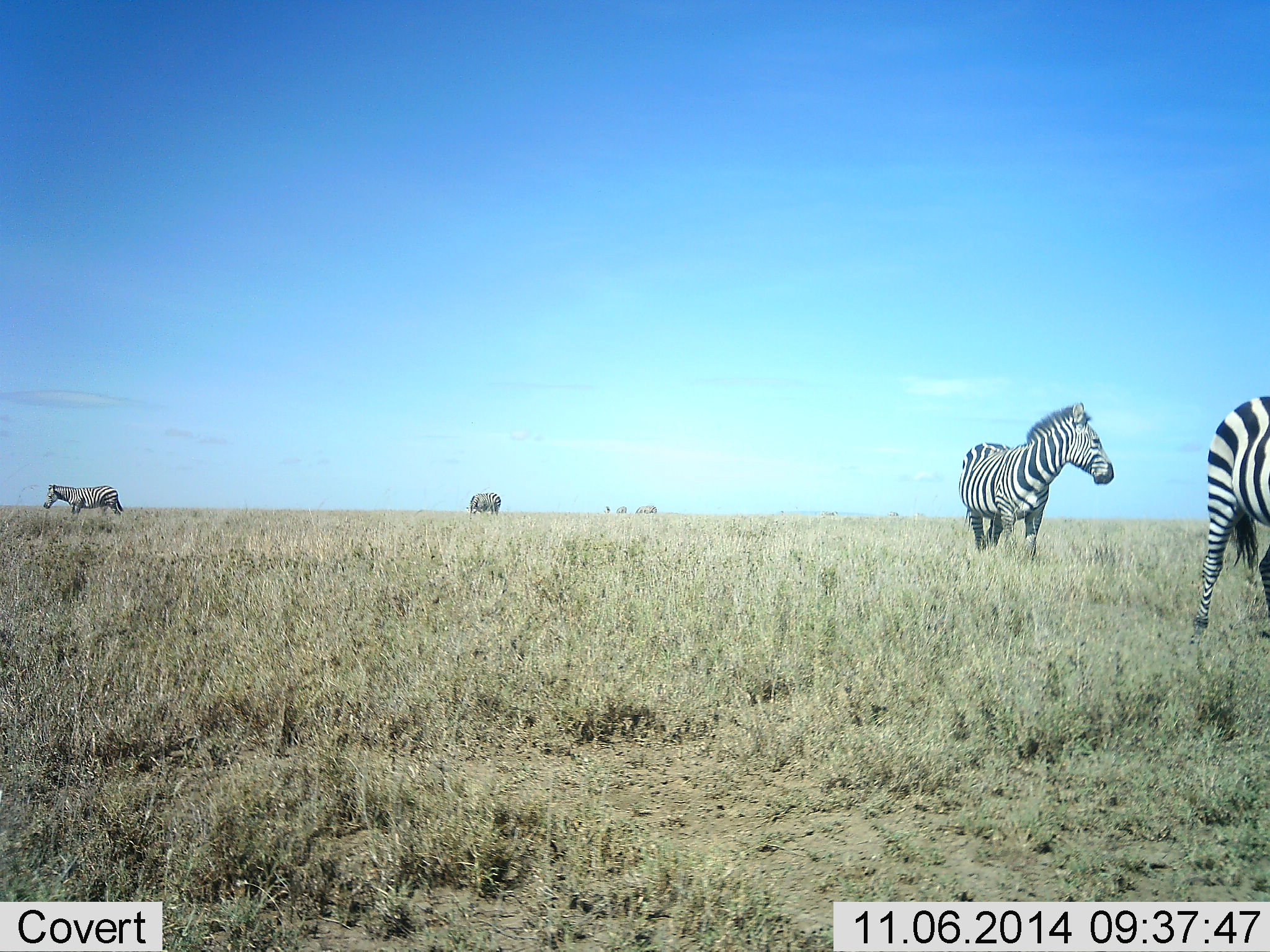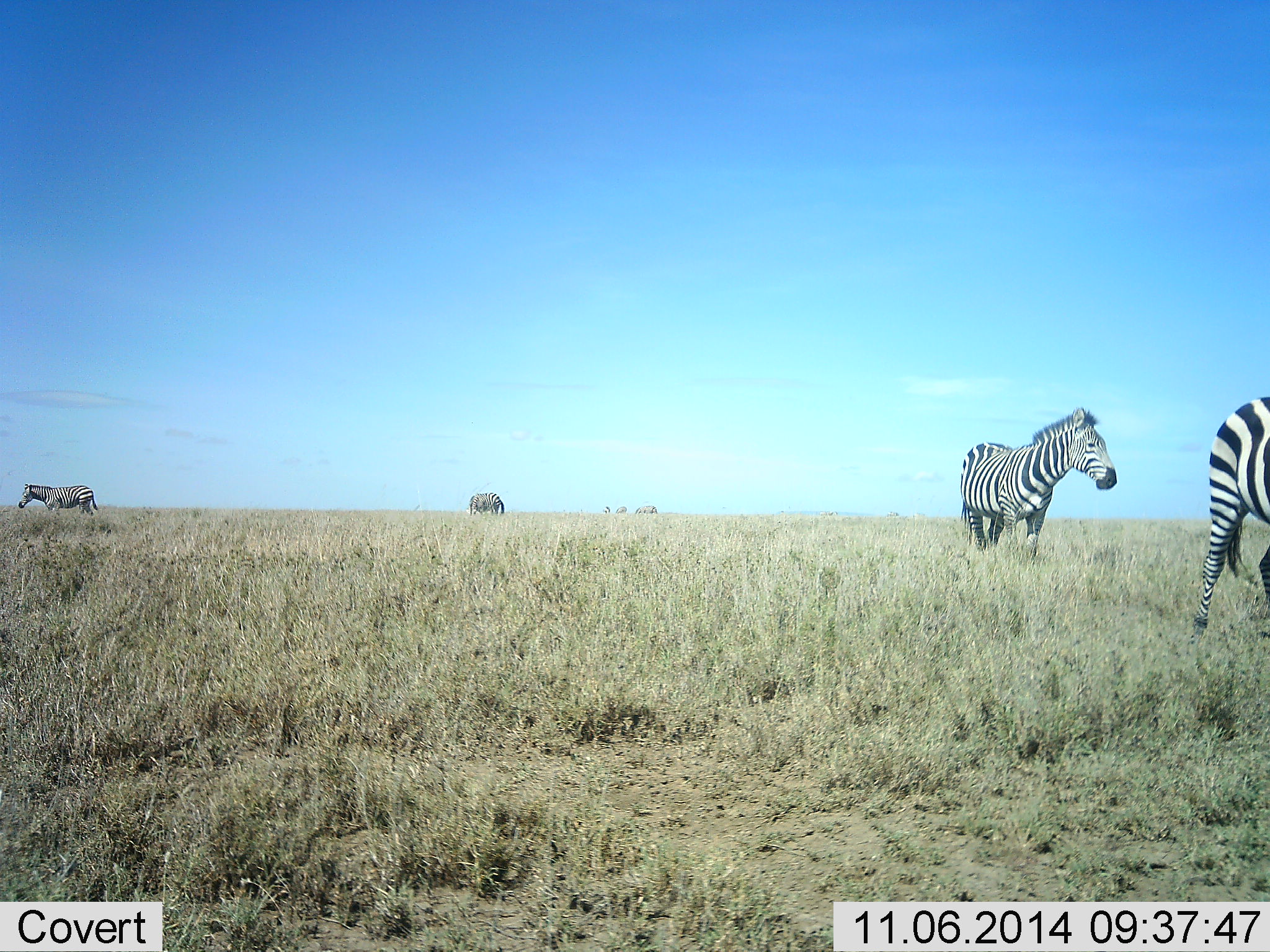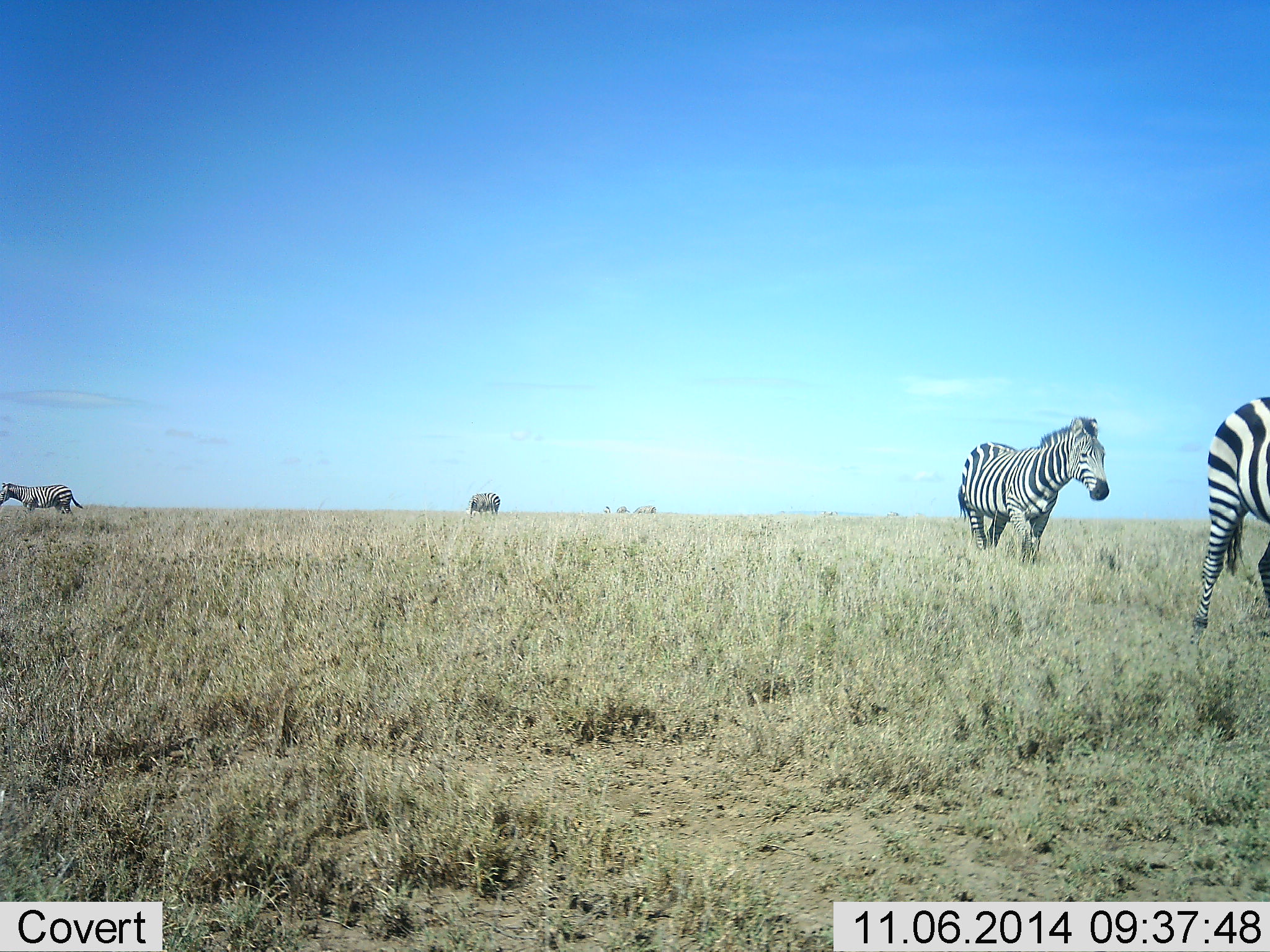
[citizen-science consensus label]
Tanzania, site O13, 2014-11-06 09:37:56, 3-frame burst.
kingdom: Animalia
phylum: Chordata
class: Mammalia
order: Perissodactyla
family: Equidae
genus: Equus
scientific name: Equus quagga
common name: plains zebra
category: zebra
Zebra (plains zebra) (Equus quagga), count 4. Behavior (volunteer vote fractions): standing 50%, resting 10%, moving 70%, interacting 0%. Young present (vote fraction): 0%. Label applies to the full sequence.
◇ ◇ ◇ ◇
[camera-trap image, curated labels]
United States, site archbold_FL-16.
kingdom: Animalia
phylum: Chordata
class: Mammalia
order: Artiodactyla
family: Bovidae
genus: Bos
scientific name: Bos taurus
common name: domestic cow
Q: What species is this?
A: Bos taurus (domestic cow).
◇ ◇ ◇ ◇
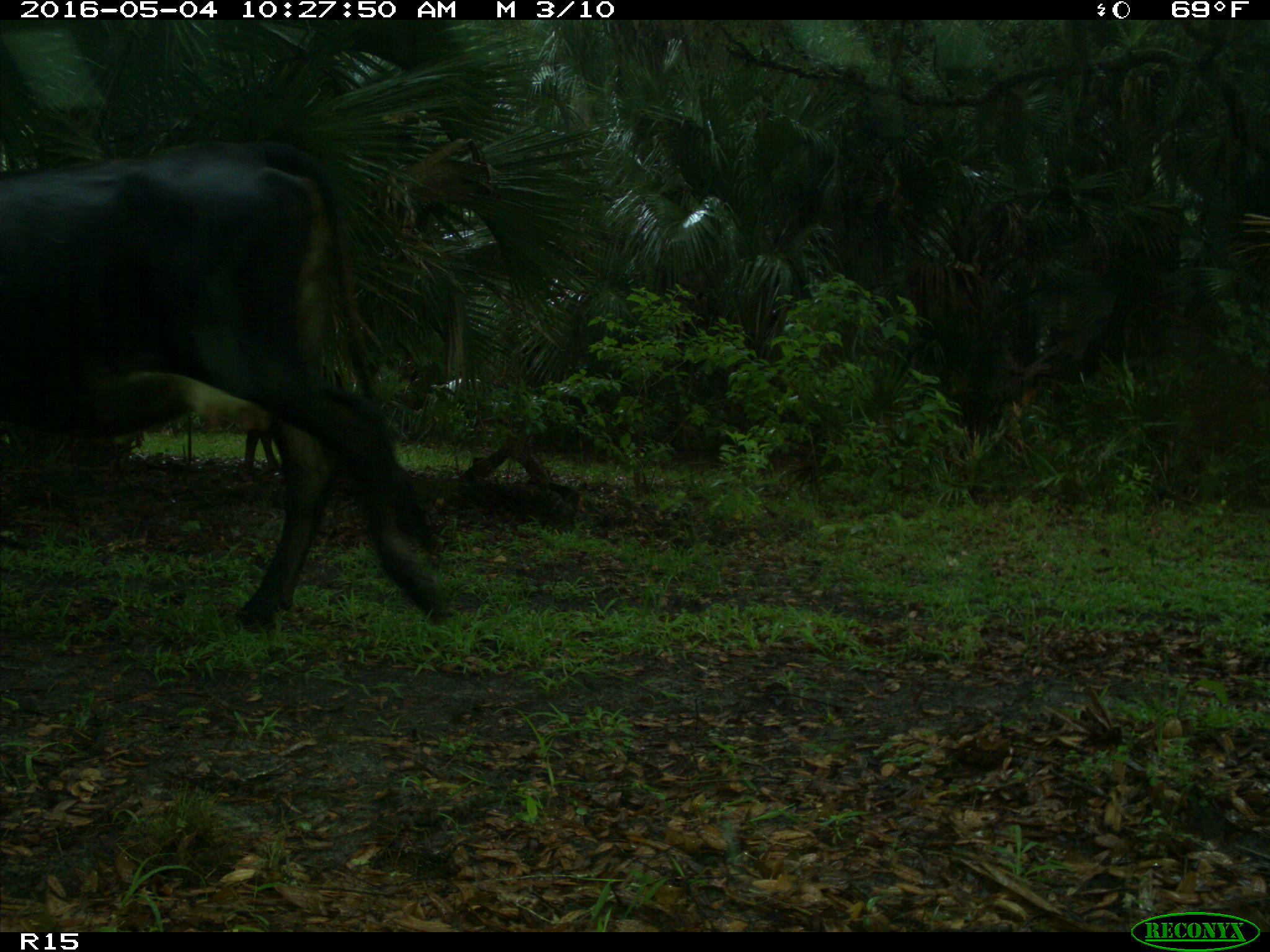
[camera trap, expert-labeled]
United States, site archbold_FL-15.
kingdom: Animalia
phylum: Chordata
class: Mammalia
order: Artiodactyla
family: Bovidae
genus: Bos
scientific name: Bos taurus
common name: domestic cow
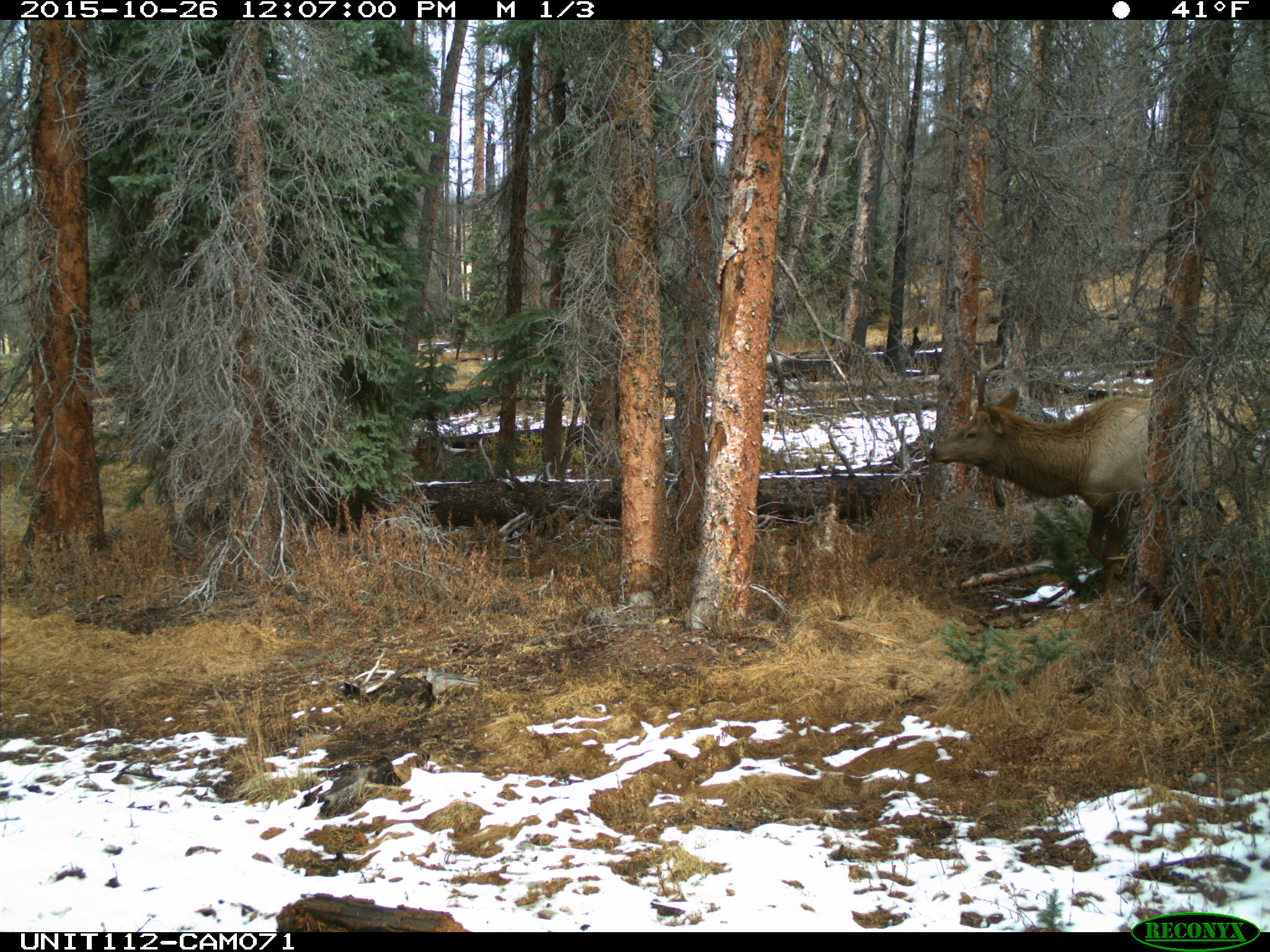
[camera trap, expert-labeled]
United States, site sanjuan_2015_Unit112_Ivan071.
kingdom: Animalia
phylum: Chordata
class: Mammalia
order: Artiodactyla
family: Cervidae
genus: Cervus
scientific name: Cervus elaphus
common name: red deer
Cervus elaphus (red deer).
◇ ◇ ◇ ◇
What to work on
Take the lines above from the one containing "[citizen-science consensus label]" down to the one containing "common name: plains zebra", and transcribe them exactly, both ends included.

Result for this task
[citizen-science consensus label]
Tanzania, site O13, 2014-11-06 09:37:56, 3-frame burst.
kingdom: Animalia
phylum: Chordata
class: Mammalia
order: Perissodactyla
family: Equidae
genus: Equus
scientific name: Equus quagga
common name: plains zebra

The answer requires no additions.